[start]
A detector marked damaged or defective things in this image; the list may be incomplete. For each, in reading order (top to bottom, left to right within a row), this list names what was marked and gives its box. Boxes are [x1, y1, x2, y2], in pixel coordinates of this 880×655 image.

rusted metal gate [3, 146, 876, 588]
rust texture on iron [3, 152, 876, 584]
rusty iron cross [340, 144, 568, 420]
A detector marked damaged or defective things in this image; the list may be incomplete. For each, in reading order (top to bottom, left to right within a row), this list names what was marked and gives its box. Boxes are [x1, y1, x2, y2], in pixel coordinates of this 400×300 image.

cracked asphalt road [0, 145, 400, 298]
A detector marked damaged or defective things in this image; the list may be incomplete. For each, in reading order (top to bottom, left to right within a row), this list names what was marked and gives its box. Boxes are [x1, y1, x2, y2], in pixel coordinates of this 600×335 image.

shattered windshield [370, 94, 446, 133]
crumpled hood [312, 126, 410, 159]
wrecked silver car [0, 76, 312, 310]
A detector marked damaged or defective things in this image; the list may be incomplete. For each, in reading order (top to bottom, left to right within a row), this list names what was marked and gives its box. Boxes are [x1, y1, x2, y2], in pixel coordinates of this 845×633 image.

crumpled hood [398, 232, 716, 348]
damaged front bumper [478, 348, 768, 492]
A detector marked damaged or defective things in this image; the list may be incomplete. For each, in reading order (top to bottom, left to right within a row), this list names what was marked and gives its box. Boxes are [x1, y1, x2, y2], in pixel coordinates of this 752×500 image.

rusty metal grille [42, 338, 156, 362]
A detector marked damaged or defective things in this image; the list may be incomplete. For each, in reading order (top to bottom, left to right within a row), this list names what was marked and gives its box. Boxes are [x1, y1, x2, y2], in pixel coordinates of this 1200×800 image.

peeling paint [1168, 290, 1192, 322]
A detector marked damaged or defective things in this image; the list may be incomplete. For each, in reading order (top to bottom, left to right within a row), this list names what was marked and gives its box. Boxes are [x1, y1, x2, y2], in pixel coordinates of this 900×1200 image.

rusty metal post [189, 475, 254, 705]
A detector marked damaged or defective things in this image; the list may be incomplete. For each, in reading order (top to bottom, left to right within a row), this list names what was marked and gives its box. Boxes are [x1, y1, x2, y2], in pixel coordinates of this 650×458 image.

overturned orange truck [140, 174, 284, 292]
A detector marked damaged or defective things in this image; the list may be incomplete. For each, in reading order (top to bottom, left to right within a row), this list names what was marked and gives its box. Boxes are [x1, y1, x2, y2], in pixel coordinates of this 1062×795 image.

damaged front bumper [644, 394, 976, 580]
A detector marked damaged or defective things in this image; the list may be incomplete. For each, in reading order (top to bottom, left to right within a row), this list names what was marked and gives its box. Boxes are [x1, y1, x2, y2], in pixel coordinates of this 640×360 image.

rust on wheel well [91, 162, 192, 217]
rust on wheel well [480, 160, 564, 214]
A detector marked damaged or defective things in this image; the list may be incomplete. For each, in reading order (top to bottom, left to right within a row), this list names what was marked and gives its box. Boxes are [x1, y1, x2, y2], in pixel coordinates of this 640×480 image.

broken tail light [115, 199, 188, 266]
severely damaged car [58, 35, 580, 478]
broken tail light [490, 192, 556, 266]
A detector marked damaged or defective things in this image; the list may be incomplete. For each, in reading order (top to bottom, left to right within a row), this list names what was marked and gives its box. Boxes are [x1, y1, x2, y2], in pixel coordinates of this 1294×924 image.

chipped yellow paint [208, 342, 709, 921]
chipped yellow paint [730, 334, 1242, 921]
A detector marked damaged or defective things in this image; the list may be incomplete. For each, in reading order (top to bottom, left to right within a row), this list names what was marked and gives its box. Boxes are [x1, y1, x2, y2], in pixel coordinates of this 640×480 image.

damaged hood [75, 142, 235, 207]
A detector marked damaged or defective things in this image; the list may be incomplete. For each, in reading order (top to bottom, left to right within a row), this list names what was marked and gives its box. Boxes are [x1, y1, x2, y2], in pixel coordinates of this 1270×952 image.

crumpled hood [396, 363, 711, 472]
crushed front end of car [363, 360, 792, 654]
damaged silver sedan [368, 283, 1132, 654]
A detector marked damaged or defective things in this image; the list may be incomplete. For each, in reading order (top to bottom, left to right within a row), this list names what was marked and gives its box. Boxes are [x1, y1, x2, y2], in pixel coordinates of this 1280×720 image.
[end]
What is asked
Copy all of the material above word for word, keeping every line as it appears.

Output for this exercise
A detector marked damaged or defective things in this image; the list may be incomplete. For each, in reading order (top to bottom, left to right within a row), this list names what was marked and gives its box. Boxes are [x1, y1, x2, y2], in pixel coordinates of this 880×655 image.

rusted metal gate [3, 146, 876, 588]
rust texture on iron [3, 152, 876, 584]
rusty iron cross [340, 144, 568, 420]
A detector marked damaged or defective things in this image; the list may be incomplete. For each, in reading order (top to bottom, left to right within a row), this list names what was marked and gives its box. Boxes are [x1, y1, x2, y2], in pixel coordinates of this 400×300 image.

cracked asphalt road [0, 145, 400, 298]
A detector marked damaged or defective things in this image; the list may be incomplete. For each, in reading order (top to bottom, left to right within a row), this list names what was marked and gives its box. Boxes are [x1, y1, x2, y2], in pixel coordinates of this 600×335 image.

shattered windshield [370, 94, 446, 133]
crumpled hood [312, 126, 410, 159]
wrecked silver car [0, 76, 312, 310]
A detector marked damaged or defective things in this image; the list may be incomplete. For each, in reading order (top to bottom, left to right within a row), this list names what was marked and gives its box. Boxes are [x1, y1, x2, y2], in pixel coordinates of this 845×633 image.

crumpled hood [398, 232, 716, 348]
damaged front bumper [478, 348, 768, 492]
A detector marked damaged or defective things in this image; the list may be incomplete. For each, in reading order (top to bottom, left to right within a row), this list names what was marked and gives its box. Boxes are [x1, y1, x2, y2], in pixel coordinates of this 752×500 image.

rusty metal grille [42, 338, 156, 362]
A detector marked damaged or defective things in this image; the list may be incomplete. For each, in reading order (top to bottom, left to right within a row), this list names what was marked and gives its box. Boxes are [x1, y1, x2, y2], in pixel coordinates of this 1200×800 image.

peeling paint [1168, 290, 1192, 322]
A detector marked damaged or defective things in this image; the list may be incomplete. For each, in reading order (top to bottom, left to right within a row), this list names what was marked and gives its box. Boxes are [x1, y1, x2, y2], in pixel coordinates of this 900×1200 image.

rusty metal post [189, 475, 254, 705]
A detector marked damaged or defective things in this image; the list may be incomplete. For each, in reading order (top to bottom, left to right within a row), this list names what was marked and gives its box. Boxes are [x1, y1, x2, y2], in pixel coordinates of this 650×458 image.

overturned orange truck [140, 174, 284, 292]
A detector marked damaged or defective things in this image; the list may be incomplete. For each, in reading order (top to bottom, left to right within a row), this list names what was marked and gives its box. Boxes are [x1, y1, x2, y2], in pixel coordinates of this 1062×795 image.

damaged front bumper [644, 394, 976, 580]
A detector marked damaged or defective things in this image; the list may be incomplete. For each, in reading order (top to bottom, left to right within a row), this list names what was marked and gives its box. Boxes are [x1, y1, x2, y2], in pixel coordinates of this 640×360 image.

rust on wheel well [91, 162, 192, 217]
rust on wheel well [480, 160, 564, 214]
A detector marked damaged or defective things in this image; the list may be incomplete. For each, in reading order (top to bottom, left to right within a row), this list names what was marked and gives its box. Boxes are [x1, y1, x2, y2], in pixel coordinates of this 640×480 image.

broken tail light [115, 199, 188, 266]
severely damaged car [58, 35, 580, 478]
broken tail light [490, 192, 556, 266]
A detector marked damaged or defective things in this image; the list may be incomplete. For each, in reading order (top to bottom, left to right within a row), this list names what was marked and gives its box. Boxes are [x1, y1, x2, y2], in pixel coordinates of this 1294×924 image.

chipped yellow paint [208, 342, 709, 921]
chipped yellow paint [730, 334, 1242, 921]
A detector marked damaged or defective things in this image; the list may be incomplete. For each, in reading order (top to bottom, left to right within a row), this list names what was marked and gives its box. Boxes are [x1, y1, x2, y2], in pixel coordinates of this 640×480 image.

damaged hood [75, 142, 235, 207]
A detector marked damaged or defective things in this image; the list may be incomplete. For each, in reading order (top to bottom, left to right within a row), this list names what was marked and gives its box. Boxes are [x1, y1, x2, y2], in pixel coordinates of this 1270×952 image.

crumpled hood [396, 363, 711, 472]
crushed front end of car [363, 360, 792, 654]
damaged silver sedan [368, 283, 1132, 654]
A detector marked damaged or defective things in this image; the list may be incomplete. For each, in reading order (top to bottom, left to right within a row), this list names what was marked and gives its box. Boxes are [x1, y1, x2, y2], in pixel coordinates of this 1280×720 image.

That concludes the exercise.